Alors que la Fondation Abbé Pierre, qui milite contre le mal-logement en France, publie mardi 2 février 2021 son 26e rapport annuel sur la question, la crise de la Covid-19 canalise les inquiétudes de l’association : les impayés locatifs. En pleine crise économique, la France ayant subi la pire récession de son histoire depuis la deuxième guerre mondiale, les loyers impayés sont une véritable « bombe à retardement » juge-t-elle.

Et la situation ne devrait pas s’améliorer : des milliers d’emplois sont menacés par les divers plans sociaux annoncés et à venir, dans tous les secteurs. Autant de situations qui, dans un avenir proche, pourraient conduire les locataires à ne plus pouvoir payer leurs loyers et donc à risquer l’expulsion.
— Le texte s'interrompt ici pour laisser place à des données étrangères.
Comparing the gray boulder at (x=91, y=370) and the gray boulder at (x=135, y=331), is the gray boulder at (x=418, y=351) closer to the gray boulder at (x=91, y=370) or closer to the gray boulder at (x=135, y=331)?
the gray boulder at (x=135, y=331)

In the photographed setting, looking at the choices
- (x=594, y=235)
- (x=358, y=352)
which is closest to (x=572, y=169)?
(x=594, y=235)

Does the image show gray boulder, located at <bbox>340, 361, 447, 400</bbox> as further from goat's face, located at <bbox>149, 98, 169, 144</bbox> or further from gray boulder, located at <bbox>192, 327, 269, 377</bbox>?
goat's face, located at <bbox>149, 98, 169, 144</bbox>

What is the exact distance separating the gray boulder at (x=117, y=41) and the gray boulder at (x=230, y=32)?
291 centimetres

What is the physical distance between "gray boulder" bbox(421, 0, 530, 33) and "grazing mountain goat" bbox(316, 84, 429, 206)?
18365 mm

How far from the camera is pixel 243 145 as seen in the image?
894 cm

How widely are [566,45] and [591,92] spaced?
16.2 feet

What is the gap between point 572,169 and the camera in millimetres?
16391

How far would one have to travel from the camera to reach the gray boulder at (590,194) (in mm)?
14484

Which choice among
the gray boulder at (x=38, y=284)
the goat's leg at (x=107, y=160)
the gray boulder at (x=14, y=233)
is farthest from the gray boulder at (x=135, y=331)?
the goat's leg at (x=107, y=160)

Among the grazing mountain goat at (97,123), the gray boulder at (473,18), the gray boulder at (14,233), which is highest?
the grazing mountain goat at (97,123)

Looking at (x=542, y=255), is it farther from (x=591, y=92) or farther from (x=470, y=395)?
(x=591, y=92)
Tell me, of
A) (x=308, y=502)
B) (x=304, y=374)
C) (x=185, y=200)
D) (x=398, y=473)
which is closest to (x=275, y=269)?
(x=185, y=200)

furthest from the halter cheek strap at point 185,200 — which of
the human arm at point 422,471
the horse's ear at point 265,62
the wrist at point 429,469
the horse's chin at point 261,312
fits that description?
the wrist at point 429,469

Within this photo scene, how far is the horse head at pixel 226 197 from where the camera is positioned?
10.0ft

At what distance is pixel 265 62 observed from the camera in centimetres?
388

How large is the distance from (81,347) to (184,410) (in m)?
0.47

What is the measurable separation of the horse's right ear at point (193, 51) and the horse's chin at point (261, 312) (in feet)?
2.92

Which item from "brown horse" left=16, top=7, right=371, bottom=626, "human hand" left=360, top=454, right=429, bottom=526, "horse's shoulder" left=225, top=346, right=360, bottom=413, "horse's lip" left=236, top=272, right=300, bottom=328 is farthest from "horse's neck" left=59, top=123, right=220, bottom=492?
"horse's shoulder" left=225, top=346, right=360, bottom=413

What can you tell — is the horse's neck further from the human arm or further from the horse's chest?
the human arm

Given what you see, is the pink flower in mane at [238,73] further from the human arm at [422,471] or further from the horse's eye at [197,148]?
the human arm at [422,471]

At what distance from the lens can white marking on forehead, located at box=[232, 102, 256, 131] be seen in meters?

La fin de la trêve hivernale repoussée de plusieurs mois ?

La situation ne semble pas inquiéter uniquement la fondation Abbé Pierre, mais également le gouvernement. Selon les informations de FranceInfo, ce dernier aurait dans les cartons un sursis pour les locataires en difficulté, qui ne fera que repousser une échéance difficile.

Le site dévoile en effet le 1er février 2021 qu’Emmanuelle Wargon, ministre déléguée chargée du Logement, prévoit un report du début des expulsions locatives en France. Les procédures devaient reprendre le 31 mars 2021, date de fin de la trêve hivernale. Mais la situation sanitaire et économique pousserait le gouvernement à la repousser au 1er juin 2021.

Une décision qui se justifierait par le nombre de procédures d’expulsion actuellement en cours : 30.000, selon les informations de FranceInfo, soit le double qu’en temps normal.